Captioned web images
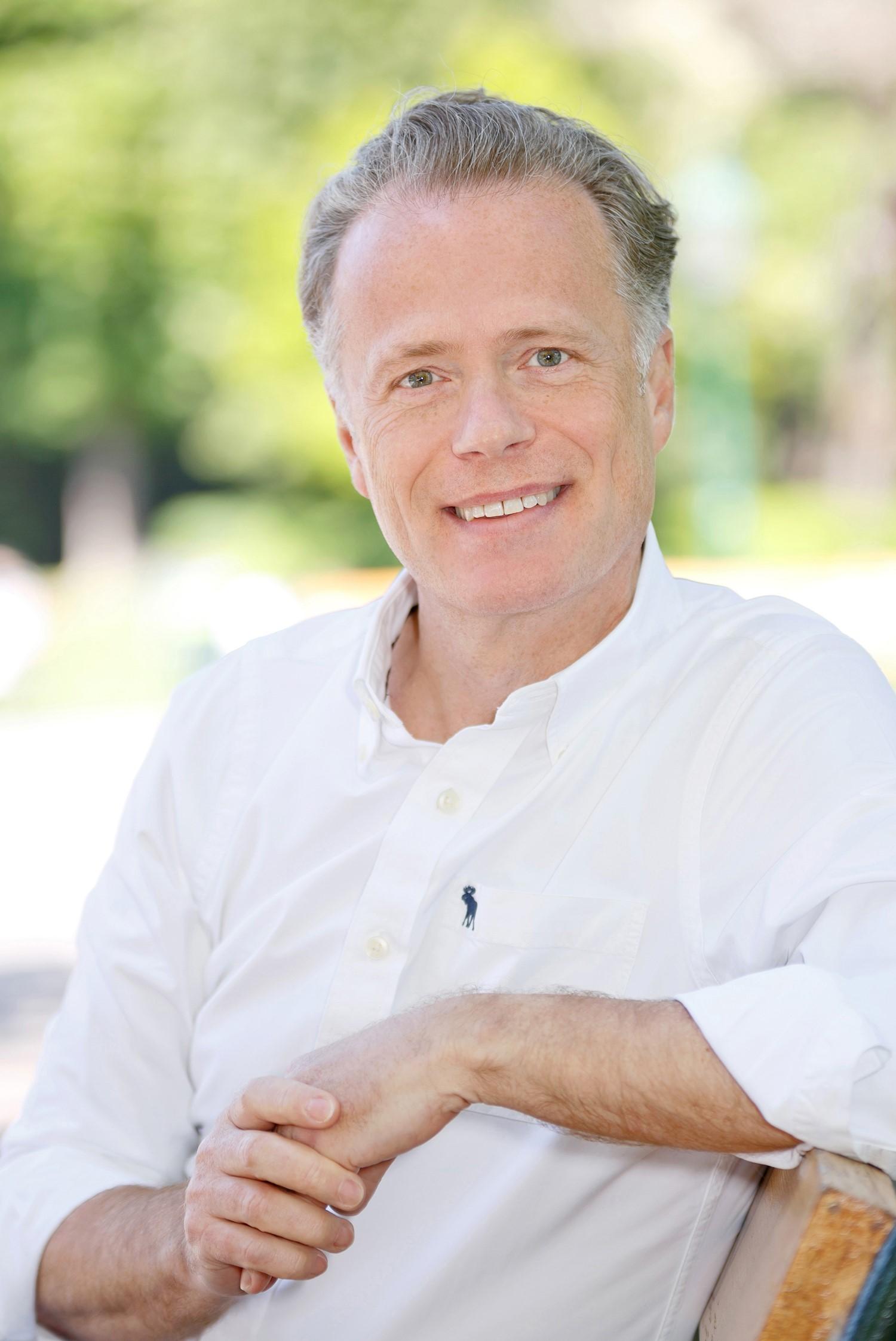 Psychotherapie - Business Therapeut - Leo Heilinger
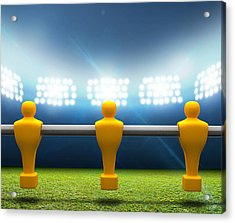 Floodlit Stadium With Foosball Players Acrylic Print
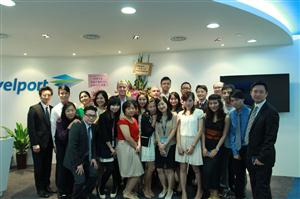 Members of the Travelport Hong Kong team at the opening celebration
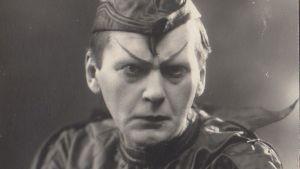 Näyttelijä Aarne Orjatsalo .Wilhelm Tell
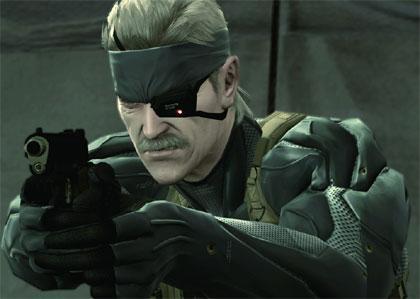Салам Алейкум Канобу!Сегодня я бы вам хотел рассказать про пока что последнюю часть игры из серии Metal Gear.  Как т .... - Изображение 1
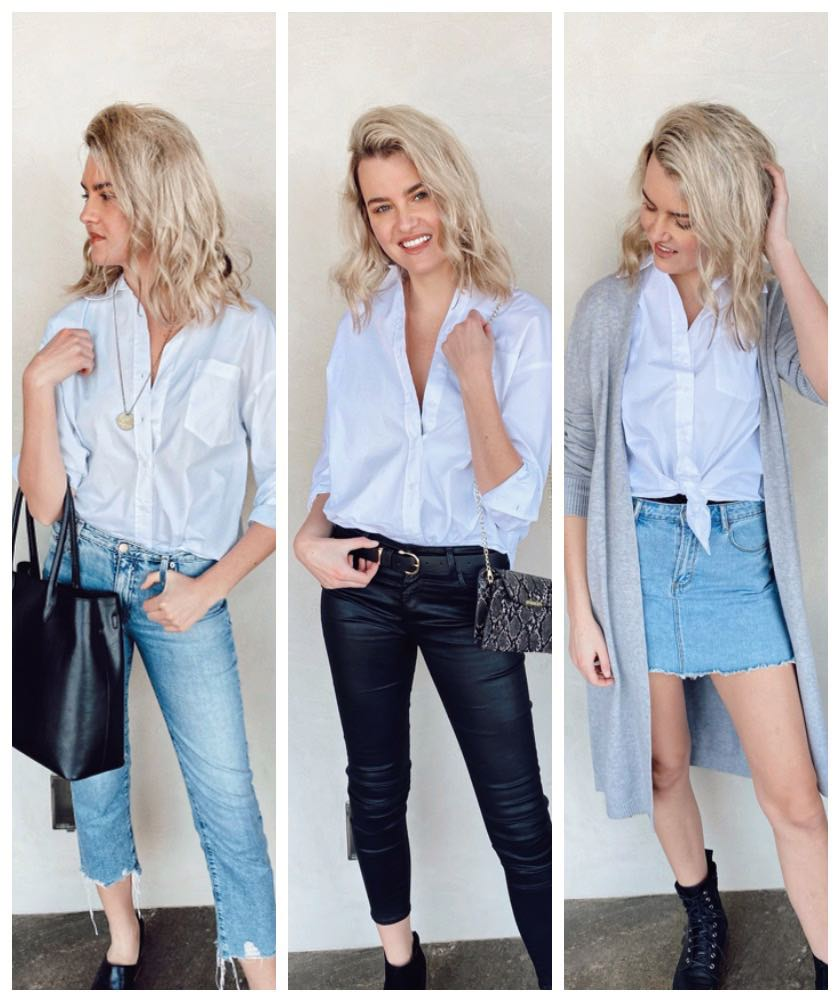 how to style the boyfriend shirt
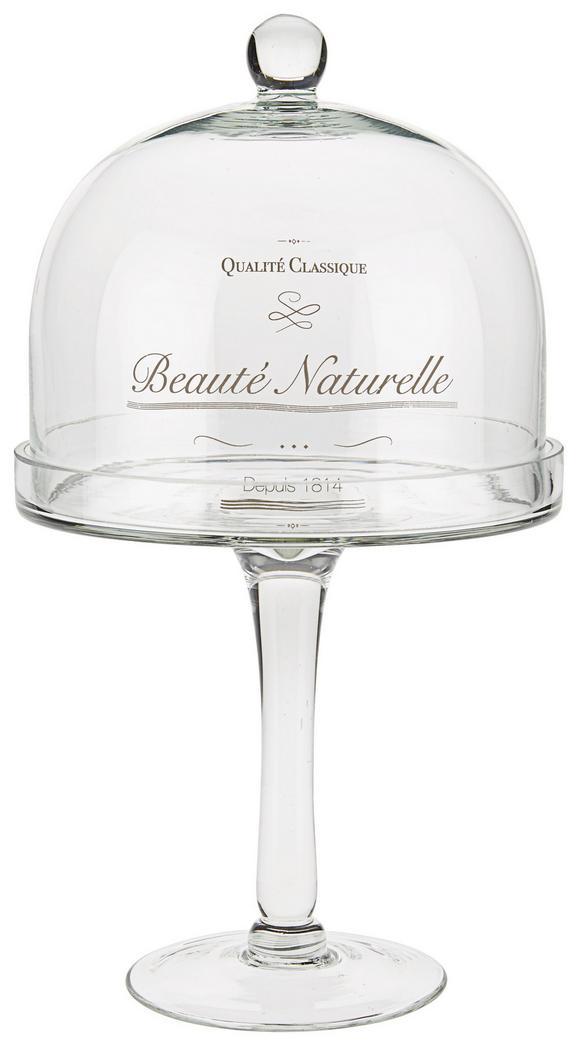 Süteményes Doboz Santine - tiszta, romantikus/Landhaus, üveg (20/37cm) - ZANDIARA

[WORK ORDER] Could you restate every record above word for word, dropping the pictures?

[FINAL ANSWER]
 Psychotherapie - Business Therapeut - Leo Heilinger
 Floodlit Stadium With Foosball Players Acrylic Print
 Members of the Travelport Hong Kong team at the opening celebration
 Näyttelijä Aarne Orjatsalo .Wilhelm Tell
Салам Алейкум Канобу!Сегодня я бы вам хотел рассказать про пока что последнюю часть игры из серии Metal Gear.  Как т .... - Изображение 1
 how to style the boyfriend shirt
 Süteményes Doboz Santine - tiszta, romantikus/Landhaus, üveg (20/37cm) - ZANDIARA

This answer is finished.